Une expérience déroutante qui mérite clairement votre intérêt si vous êtes lassés de l'obsession rythmique qui caractère de nombreuses productions modernes là où certains titres semblent vouloir renouer avec un éloge de la lenteur (Death Stranding, Shenmue 3) et que vous êtes également sensibles à ces jeux qui semblent dépeindre l'anxiété de l'enfermement après la crise sanitaire avec une approche de la temporalité souvent singulière. Malheureusement, même en étant séduit par le procédé, je n'ai pas été totalement convaincu par l'aventure dans son ensemble pour des écueils peut être inhérents au concept mais qu'il me paraissait pourtant possible d'éviter :
-Déjà, on a beau dire mais c'est quand même chiant de marcher au bout d'un moment dans le jeu vidéo. Ce n'est pas vraiment un problème en soit quand vous restez aux alentours de votre caverne accueillante mais la progression dans le jeu va évidemment vous amener à vous éloigner grandement de votre repaire et même parfois à multiplier vainement des allers retours en espérant qu'un élément bloquant a été contourné par l'écoulement du temps. Au demeurant, The Longing ne doit pas être vraiment appréhendé comme un jeu traditionnel mais plutôt comme une application à faire tourner en arrière fond de son PC (prévoyez quand même deux ou trois Podcasts pour l'occasion).

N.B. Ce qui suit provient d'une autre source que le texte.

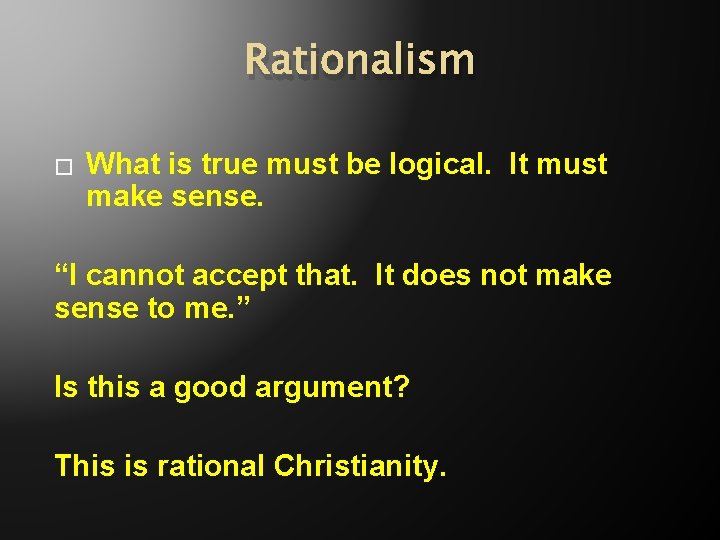 Rationalism

What is true must be logical. It must make sense.

“I cannot accept that. It does not make sense to me.”

Is this a good argument?

This is rational Christianity.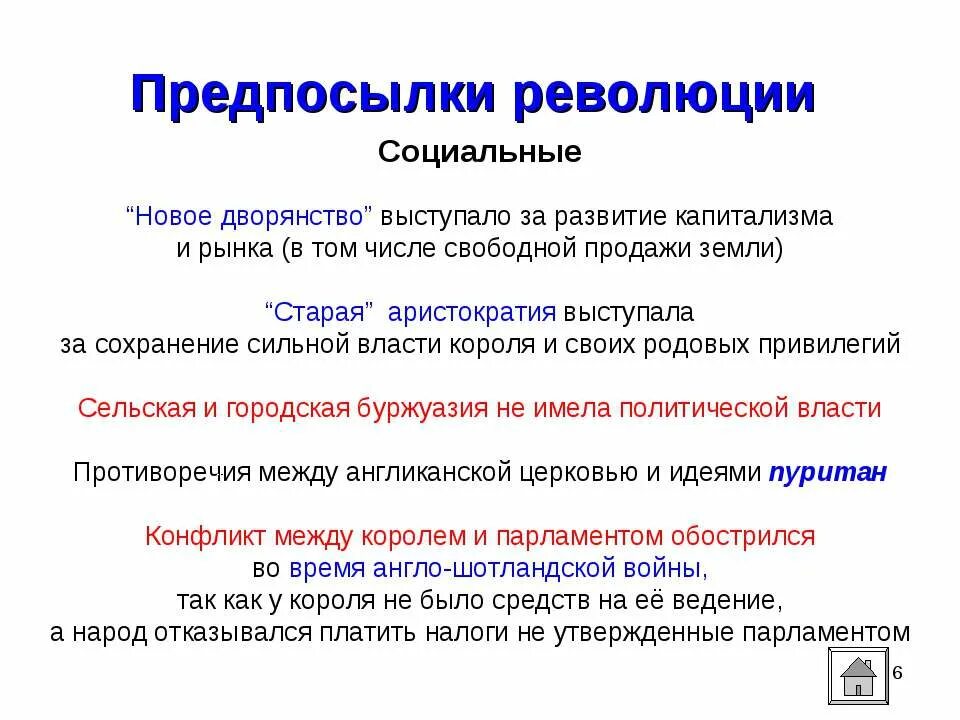 Предпосылки революции

Социальные

“Новое дворянство” выступало за развитие капитализма и рынка (в том числе свободной продажи земли)

“Старая” аристократия выступала за сохранение сильной власти короля и своих родовых привилегий

Сельская и городская буржуазия не имела политической власти

Противоречия между англиканской церковью и идеями пуритан

Конфликт между королем и парламентом обострился во время англо-шотландской войны, так как у короля не было средств на её ведение, а народ отказывался платить налоги не утвержденные парламентом

6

-Le jeu dispose d'une surface explorable finalement assez limitée dans la diversité de ses secrets; l'illusion opère durant les premières heures de jeu mais ce constat arrive un peu trop rapidement en donnant l'impression (véridique) de tourner en rond.
-Peut être trop inspiré par son modèle Dark Soulienne, la dernière partie du jeu s'avère assez abscons dans son déroulement, au point qu'une soluce sera sans doute envisageable à un moment donné. Essayez néanmoins de conserver la surprise car le doute tenace à l'égard de cette résolution est pour le coup très cohérent avec l'anxiété vécue par notre frêle protagoniste et la responsabilité qui lui incombe désormais.

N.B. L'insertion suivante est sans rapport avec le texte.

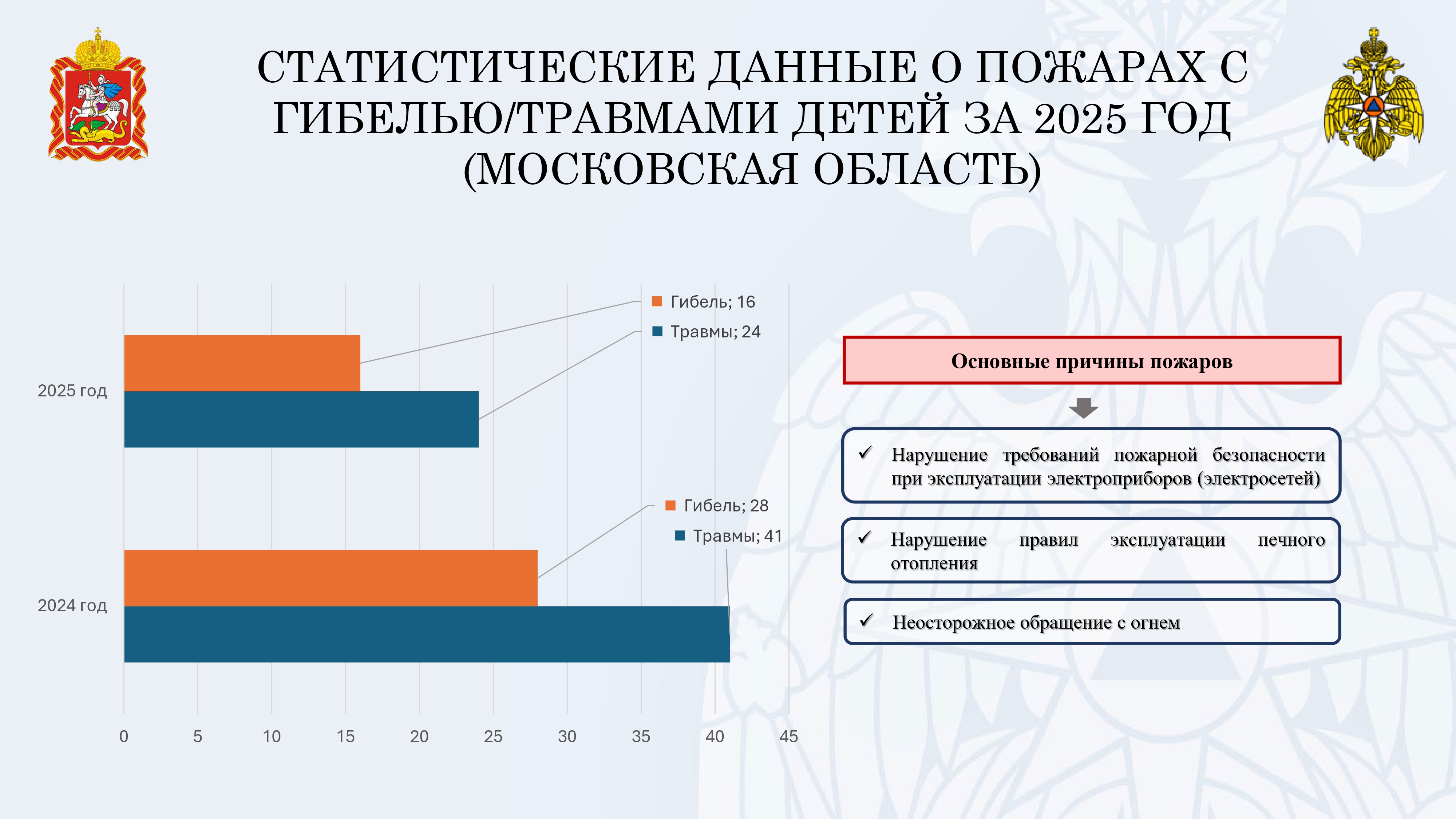 СТАТИСТИЧЕСКИЕ ДАННЫЕ О ПОЖАРАХ С ГИБЕЛЬЮ/ТРАВМАМИ ДЕТЕЙ ЗА 2025 ГОД (МОСКОВСКАЯ ОБЛАСТЬ)

Гибель; 16
Травмы; 24
2025 год
Гибель; 28
Травмы; 41
2024 год
0 5 10 15 20 25 30 35 40 45

Основные причины пожаров

✓ Нарушение требований пожарной безопасности при эксплуатации электроприборов (электросетей)

✓ Нарушение правил эксплуатации печного отопления

✓ Неосторожное обращение с огнем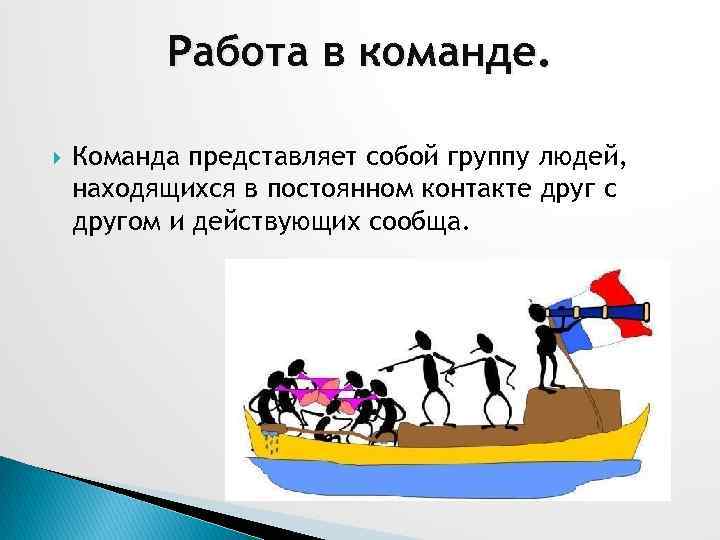 Работа в команде.

Команда представляет собой группу людей, находящихся в постоянном контакте друг с другом и действующих сообща.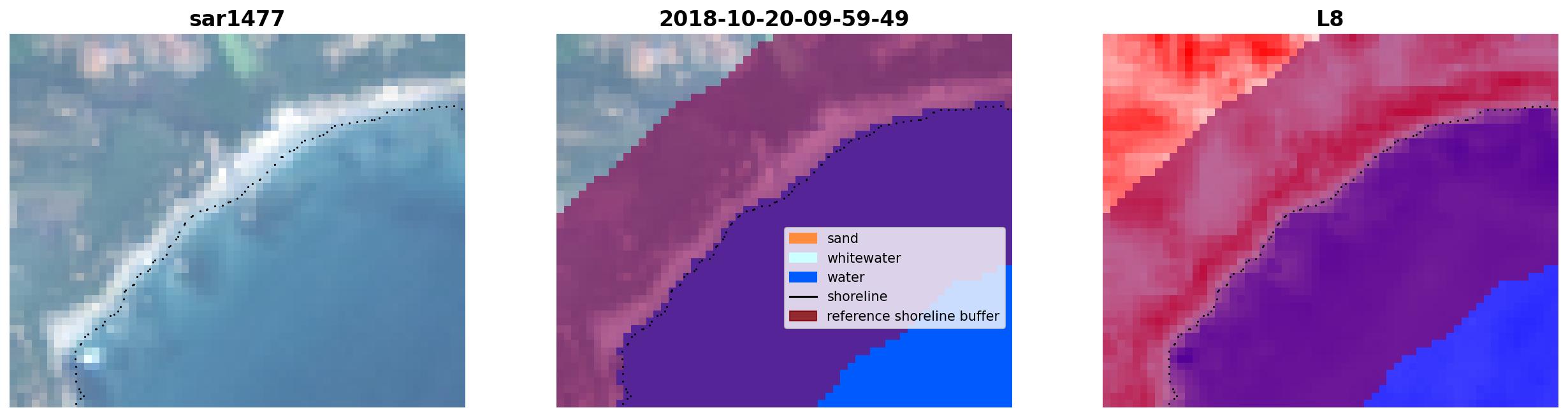 sar1477

2018-10-20-09-59-49

sand
whitewater
water
shoreline
reference shoreline buffer

L8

A titre personnel, il m'a fallu une soixantaine d'heures pour en venir à bout mais je n'ai eu le sentiment d'avoir véritablement joué que durant une dizaine d'heures. Ce n'est pas un problème en soit car je suis plutôt client des expériences inégales mais audacieuses dans leur démarche qu'une énième variante formatée d'une formule qui a déjà fait ses preuves. Bref, donnez donc sa chance à ce Longing, voulez vous mais sachez quand même dans quoi vous mettez les pieds.